Most young people bounce from partner to partner frivolously because they can't handle relationships once is goes past the honeymoon phase. Most of them don't really know what it means to "settle down". Or sometimes when the sex becomes slightly less exiting because you've had sex with them 100 times, they assume "things just didn't work out".

Also, there is a damn good reason why long-term married couples don't have sex as often as they used to. Do you have any idea how boring it would get after having daily sex for months, years even? They space it out as to not get bored.

Now, if all of this sounds unbearable, then perhaps marriage is not for you. The "love" that Hollywood tries to portray is pure 100% BULLSHIT.

When I see a couple fighting, I just walk away. I don't judge them for it, nor do I draw any conclusions from it. Know why? Cas' I've been married for 15 years and have a 16 year old son that's why :)
 
Love is commitment. It's putting up with the rain and sunshine. Granted I never been in a relationship with any lady, but I know what to look for in one. Courtesy of God providing me 2 amazing parents....however some people don't have that. To which I pity them because I personally wish to see him/her happy. I also know God would want them happy too.

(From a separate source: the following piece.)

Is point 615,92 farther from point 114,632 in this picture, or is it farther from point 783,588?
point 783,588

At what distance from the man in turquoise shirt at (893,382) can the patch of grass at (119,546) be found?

The only thing I can recommend is just loving God through the good and bad times. The most beautiful thing about God, is when one invests all that he or she is hoping for a change, he or she is likely to change as long as they have faith as small as a mustard seed.

I can't tell anyone in simple words how he makes me love all kinds of people more. Heck even put up with bitter people who genuinely want to feel loved. Especially ones who just question God for all that he is.

We can have the best lady, the best job, and all kinds of things, yet we're empty once we really have it or not. Thus, anyone can plug up their ears and deny that they are actually living life. However once it's all said and done, where will we go once the dust settles?

That's a question all will have to think about once they enjoyed life yet underneath they're empty. Or enjoyed life as God guided them home.
 
Love is commitment. It's putting up with the rain and sunshine. Granted I never been in a relationship with any lady, SO I DON'T know what to look for in one.

Seriously man, plz be in an relationship before giving advice or saying like it is. You know your are my homie, but damn lol. When you talk about this subject, you sound like a food critic writing long reviews on food you've never eaten. It's something you have to experience and no book or people watching will ever prepare you for it.

Also, there is a damn good reason why long-term married couples don't have sex as often as they used to. Do you have any idea how boring it would get after having daily sex for months, years even? They space it out as to not get bored.

Way to make marriage sound terrible Marginal.
 
I never wholeheartedly disagreed with him per se, it was the manner in which he said it. No one living on planet earth believes humanity, and life itself, is without problems.

But like you said, he doesn't offer any solutions, just stating the issues. And here's why I can relate to him:

I used to think like him. I used to be a complete pessimist and wondered why we even exist at all. He then goes on to claim that we try to justify our existence with our pleasures. This is where I disagree. I'm sort of a hedonist in a way. If things in life give you pleasure, joy, satisfaction, whether it be an accomplishment out of struggle, a cigarette, an orgasm, a cupcake, or marijuana, it doesn't matter. The sheer fact that things give us pleasure make life worth living and makes the whole process WORTH repeating.

In other words, been there, done that. I've been at the mountain top ready to jump off, I've been in the bar drinking 13 beers and crying to myself.

What I realized is that even though life is pretty much superficial and pointless to a large degree, there is still SOME good in it, or at least there are parts in it that outweigh what is bad.

He's probably had some major existential epiphany where he must come to grips with the meaning of his own life, but can't find it, so he's using his negative emotions to cloud his judgement over what is a completely neutral thing: life.

Life is what we make of it. It's up to US to make it good and worth doing. It's our responsibility.